_Exercise details_
Would you return all of this data exactly, leaving nothing out?

_Stored data entries_
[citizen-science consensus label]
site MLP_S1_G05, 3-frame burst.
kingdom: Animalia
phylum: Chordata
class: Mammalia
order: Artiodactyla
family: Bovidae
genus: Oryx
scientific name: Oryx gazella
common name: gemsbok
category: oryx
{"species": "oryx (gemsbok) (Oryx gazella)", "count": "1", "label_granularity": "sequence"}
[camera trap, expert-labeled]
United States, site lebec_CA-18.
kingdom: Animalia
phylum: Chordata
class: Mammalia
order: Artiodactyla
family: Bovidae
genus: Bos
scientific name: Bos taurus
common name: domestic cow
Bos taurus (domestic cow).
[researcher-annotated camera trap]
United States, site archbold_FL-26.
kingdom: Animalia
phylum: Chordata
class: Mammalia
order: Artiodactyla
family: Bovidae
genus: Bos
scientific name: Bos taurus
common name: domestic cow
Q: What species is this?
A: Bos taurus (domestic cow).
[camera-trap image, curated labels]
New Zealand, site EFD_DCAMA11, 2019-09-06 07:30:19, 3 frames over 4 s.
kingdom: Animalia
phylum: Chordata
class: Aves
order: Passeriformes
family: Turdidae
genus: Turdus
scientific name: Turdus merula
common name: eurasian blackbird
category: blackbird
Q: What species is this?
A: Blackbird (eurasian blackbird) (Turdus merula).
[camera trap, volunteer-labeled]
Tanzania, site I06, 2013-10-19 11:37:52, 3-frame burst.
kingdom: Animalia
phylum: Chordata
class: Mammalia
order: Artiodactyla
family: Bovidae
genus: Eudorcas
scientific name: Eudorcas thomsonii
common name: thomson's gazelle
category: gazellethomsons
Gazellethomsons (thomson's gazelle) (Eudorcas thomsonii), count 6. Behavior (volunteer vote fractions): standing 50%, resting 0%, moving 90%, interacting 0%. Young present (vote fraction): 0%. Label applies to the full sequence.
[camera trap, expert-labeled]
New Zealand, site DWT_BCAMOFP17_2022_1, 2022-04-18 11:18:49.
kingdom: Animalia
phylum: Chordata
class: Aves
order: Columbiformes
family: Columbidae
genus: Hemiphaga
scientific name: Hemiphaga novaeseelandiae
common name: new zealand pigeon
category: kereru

_Task solution_
[citizen-science consensus label]
site MLP_S1_G05, 3-frame burst.
kingdom: Animalia
phylum: Chordata
class: Mammalia
order: Artiodactyla
family: Bovidae
genus: Oryx
scientific name: Oryx gazella
common name: gemsbok
category: oryx
{"species": "oryx (gemsbok) (Oryx gazella)", "count": "1", "label_granularity": "sequence"}
[camera trap, expert-labeled]
United States, site lebec_CA-18.
kingdom: Animalia
phylum: Chordata
class: Mammalia
order: Artiodactyla
family: Bovidae
genus: Bos
scientific name: Bos taurus
common name: domestic cow
Bos taurus (domestic cow).
[researcher-annotated camera trap]
United States, site archbold_FL-26.
kingdom: Animalia
phylum: Chordata
class: Mammalia
order: Artiodactyla
family: Bovidae
genus: Bos
scientific name: Bos taurus
common name: domestic cow
Q: What species is this?
A: Bos taurus (domestic cow).
[camera-trap image, curated labels]
New Zealand, site EFD_DCAMA11, 2019-09-06 07:30:19, 3 frames over 4 s.
kingdom: Animalia
phylum: Chordata
class: Aves
order: Passeriformes
family: Turdidae
genus: Turdus
scientific name: Turdus merula
common name: eurasian blackbird
category: blackbird
Q: What species is this?
A: Blackbird (eurasian blackbird) (Turdus merula).
[camera trap, volunteer-labeled]
Tanzania, site I06, 2013-10-19 11:37:52, 3-frame burst.
kingdom: Animalia
phylum: Chordata
class: Mammalia
order: Artiodactyla
family: Bovidae
genus: Eudorcas
scientific name: Eudorcas thomsonii
common name: thomson's gazelle
category: gazellethomsons
Gazellethomsons (thomson's gazelle) (Eudorcas thomsonii), count 6. Behavior (volunteer vote fractions): standing 50%, resting 0%, moving 90%, interacting 0%. Young present (vote fraction): 0%. Label applies to the full sequence.
[camera trap, expert-labeled]
New Zealand, site DWT_BCAMOFP17_2022_1, 2022-04-18 11:18:49.
kingdom: Animalia
phylum: Chordata
class: Aves
order: Columbiformes
family: Columbidae
genus: Hemiphaga
scientific name: Hemiphaga novaeseelandiae
common name: new zealand pigeon
category: kereru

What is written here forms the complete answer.